Topological signal processing and learning under uncertainties

In this thesis, we explore the frontiers of topological signal processing and deep learning, extending traditional methods from graphs to simplicial complexes and to more general cell complexes. This work develops a comprehensive framework that blends algebraic topology with signal processing, enabling the analysis of signals defined over topological domains that capture higher-order interactions and structural features of data. We introduce novel methodologies to process signals on cell complexes, which—unlike simplicial complexes—allow for the representation of cycles of any order without the restrictive inclusion property. Real-world data is often subject to perturbations, therefore we further extend our analysis by developing a theoretical framework for assessing the stability of topological filters under uncertainties. By establishing new stability bounds for both graph and simplicial complex filters, and by introducing robust filter design strategies, we provide crucial insights into the resilience of topological methods. These stability results also inform our derivation of novel bounds for graph convolutional networks, linking traditional signal processing stability with the performance of modern deep learning architectures. We also propose a new class of neural network models, termed Generalized Simplicial Attention Neural Networks (GSANs), which leverage masked self-attention mechanisms to process data on simplicial complexes.

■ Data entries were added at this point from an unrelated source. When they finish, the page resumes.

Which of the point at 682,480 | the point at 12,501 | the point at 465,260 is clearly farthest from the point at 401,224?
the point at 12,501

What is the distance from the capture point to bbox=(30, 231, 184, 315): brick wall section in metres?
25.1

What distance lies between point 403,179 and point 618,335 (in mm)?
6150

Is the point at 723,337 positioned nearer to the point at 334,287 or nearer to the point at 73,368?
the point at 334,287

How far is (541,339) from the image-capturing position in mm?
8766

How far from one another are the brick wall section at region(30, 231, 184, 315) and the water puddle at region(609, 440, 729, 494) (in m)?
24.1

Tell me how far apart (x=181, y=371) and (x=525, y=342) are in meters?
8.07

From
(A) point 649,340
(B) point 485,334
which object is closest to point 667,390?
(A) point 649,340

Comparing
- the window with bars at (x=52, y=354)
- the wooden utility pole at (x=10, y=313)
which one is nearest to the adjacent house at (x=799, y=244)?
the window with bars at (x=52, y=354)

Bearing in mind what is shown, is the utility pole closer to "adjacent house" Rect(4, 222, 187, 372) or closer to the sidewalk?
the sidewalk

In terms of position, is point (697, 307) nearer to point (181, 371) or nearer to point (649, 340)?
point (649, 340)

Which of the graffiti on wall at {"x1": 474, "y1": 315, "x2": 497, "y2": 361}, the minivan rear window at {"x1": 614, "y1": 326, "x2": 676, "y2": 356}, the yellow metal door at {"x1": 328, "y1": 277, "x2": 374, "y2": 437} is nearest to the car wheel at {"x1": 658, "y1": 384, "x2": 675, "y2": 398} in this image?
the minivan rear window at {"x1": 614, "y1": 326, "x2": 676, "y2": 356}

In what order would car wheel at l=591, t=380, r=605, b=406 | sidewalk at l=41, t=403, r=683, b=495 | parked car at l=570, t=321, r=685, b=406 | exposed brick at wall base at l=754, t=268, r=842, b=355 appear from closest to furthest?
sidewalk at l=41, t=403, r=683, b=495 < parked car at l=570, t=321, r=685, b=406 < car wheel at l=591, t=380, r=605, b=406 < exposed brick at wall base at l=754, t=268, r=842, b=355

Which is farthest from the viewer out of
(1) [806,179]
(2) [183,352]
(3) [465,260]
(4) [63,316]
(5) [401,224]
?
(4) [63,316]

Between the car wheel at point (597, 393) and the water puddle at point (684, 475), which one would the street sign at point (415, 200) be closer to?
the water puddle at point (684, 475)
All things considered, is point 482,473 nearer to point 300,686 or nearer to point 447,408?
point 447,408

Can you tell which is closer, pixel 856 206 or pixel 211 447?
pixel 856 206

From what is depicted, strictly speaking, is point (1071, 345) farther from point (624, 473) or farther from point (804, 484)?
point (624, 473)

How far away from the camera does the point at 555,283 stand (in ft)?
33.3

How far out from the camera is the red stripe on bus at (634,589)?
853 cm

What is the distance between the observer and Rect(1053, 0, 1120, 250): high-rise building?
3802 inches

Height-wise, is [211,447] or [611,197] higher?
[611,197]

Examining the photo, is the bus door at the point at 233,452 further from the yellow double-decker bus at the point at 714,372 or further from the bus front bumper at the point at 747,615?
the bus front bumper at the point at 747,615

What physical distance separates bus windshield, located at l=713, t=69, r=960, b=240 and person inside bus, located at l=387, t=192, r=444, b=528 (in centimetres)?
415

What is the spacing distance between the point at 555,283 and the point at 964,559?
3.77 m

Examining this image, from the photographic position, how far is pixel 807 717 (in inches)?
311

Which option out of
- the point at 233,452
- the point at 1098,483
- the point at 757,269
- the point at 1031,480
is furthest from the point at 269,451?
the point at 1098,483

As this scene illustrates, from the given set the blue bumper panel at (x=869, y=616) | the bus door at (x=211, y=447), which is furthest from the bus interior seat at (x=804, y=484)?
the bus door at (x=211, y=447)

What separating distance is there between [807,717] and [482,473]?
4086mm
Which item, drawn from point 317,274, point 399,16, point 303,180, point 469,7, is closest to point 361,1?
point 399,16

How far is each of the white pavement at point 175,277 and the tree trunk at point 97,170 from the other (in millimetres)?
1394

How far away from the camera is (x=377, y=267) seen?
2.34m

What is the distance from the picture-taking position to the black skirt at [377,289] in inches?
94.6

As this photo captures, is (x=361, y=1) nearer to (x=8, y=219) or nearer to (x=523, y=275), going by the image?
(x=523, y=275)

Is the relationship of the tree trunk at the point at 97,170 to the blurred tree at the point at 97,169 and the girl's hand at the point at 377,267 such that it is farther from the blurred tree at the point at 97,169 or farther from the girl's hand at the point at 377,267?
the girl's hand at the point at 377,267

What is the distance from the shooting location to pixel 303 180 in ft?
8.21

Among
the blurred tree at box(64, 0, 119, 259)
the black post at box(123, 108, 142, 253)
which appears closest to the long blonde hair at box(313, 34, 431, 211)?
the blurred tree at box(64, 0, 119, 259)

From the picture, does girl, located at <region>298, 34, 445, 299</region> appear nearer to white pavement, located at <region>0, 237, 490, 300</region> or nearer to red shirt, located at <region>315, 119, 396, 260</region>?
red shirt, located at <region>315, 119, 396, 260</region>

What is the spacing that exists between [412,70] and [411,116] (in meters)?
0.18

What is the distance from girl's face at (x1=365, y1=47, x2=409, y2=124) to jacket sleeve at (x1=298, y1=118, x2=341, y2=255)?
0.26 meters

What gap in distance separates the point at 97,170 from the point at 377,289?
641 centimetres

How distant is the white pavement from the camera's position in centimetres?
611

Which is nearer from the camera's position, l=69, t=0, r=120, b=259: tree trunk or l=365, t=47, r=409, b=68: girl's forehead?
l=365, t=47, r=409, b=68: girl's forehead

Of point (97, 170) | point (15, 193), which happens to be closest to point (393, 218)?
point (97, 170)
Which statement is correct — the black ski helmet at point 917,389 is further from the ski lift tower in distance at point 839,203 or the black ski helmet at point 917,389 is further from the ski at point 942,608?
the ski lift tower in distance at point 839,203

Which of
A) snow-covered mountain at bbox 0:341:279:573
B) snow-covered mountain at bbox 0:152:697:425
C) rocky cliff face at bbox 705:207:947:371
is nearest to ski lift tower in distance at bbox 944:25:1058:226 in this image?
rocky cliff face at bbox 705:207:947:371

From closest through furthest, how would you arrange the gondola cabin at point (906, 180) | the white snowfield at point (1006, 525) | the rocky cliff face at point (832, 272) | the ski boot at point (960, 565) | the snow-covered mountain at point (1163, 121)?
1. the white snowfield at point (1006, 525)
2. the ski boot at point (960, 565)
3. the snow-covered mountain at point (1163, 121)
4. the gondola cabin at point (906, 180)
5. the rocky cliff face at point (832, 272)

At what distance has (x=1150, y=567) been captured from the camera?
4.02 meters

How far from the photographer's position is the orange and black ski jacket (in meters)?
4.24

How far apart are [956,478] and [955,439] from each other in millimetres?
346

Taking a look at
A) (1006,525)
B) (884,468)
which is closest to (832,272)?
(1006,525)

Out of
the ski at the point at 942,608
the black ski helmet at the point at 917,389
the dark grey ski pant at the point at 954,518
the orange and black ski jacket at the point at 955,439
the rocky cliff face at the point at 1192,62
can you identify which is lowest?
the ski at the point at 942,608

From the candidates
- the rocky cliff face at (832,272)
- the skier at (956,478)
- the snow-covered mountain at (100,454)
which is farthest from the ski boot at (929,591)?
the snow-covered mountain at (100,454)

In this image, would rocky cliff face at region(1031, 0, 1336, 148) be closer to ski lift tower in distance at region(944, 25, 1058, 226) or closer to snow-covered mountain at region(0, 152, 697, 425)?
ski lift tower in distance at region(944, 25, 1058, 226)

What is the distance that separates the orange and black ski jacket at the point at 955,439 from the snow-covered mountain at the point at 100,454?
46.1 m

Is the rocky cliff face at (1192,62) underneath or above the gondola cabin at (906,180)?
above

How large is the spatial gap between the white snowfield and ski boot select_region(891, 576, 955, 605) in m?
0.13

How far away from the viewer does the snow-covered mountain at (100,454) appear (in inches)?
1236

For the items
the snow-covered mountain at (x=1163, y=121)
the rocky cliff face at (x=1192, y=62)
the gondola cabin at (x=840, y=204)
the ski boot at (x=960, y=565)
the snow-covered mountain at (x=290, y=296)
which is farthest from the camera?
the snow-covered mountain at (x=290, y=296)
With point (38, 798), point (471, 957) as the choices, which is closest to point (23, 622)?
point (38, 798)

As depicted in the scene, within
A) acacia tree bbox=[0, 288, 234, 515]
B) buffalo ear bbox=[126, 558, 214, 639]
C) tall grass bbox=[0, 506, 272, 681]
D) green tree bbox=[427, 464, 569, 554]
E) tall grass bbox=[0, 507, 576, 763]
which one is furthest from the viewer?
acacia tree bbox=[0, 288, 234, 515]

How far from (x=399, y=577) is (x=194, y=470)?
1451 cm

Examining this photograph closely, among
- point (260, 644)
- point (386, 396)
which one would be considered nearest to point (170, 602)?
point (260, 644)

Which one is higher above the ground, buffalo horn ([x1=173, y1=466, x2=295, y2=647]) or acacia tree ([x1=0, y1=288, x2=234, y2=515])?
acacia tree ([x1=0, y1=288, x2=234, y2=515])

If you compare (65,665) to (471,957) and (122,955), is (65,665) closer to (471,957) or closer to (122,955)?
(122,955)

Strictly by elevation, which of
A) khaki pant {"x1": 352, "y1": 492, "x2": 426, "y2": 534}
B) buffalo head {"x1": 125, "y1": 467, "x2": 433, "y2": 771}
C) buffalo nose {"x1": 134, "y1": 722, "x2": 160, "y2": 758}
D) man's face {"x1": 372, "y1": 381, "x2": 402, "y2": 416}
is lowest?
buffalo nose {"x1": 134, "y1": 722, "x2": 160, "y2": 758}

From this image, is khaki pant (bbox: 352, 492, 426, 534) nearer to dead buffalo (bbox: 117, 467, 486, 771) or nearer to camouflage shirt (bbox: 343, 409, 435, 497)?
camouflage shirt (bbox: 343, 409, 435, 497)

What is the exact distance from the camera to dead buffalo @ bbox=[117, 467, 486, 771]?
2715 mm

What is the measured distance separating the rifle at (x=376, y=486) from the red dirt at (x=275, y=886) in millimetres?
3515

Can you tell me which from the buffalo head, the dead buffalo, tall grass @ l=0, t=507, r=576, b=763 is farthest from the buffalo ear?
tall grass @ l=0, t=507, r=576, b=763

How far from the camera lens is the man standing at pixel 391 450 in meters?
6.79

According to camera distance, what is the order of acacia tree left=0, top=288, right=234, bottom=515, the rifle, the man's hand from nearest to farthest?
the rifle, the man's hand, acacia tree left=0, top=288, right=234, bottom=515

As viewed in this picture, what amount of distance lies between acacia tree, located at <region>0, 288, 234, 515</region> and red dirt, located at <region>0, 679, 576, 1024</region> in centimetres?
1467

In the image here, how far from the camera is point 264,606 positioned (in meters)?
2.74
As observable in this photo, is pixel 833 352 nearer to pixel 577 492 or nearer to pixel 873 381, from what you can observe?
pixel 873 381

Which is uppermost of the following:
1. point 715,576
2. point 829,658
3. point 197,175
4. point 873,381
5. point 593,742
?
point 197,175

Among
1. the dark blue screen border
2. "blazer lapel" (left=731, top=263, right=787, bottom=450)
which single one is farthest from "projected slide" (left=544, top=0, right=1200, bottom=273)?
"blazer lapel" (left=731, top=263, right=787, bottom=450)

Finally, the practical impact of our theoretical and algorithmic contributions is showcased in the realm of biological data analysis. In order to handle as much as possible the uncertainty given by the collection of real world data we propose a reconstruction pipeline for Drug Repurposing Knowledge Graph with enriched node and edge features and higher-order interactions, designing a novel deep learning architecture tailored for drug repurposing. Overall, this thesis presents a unified approach that bridges topological signal processing and deep learning, offering new insights and tools for analyzing complex data across a variety of domains.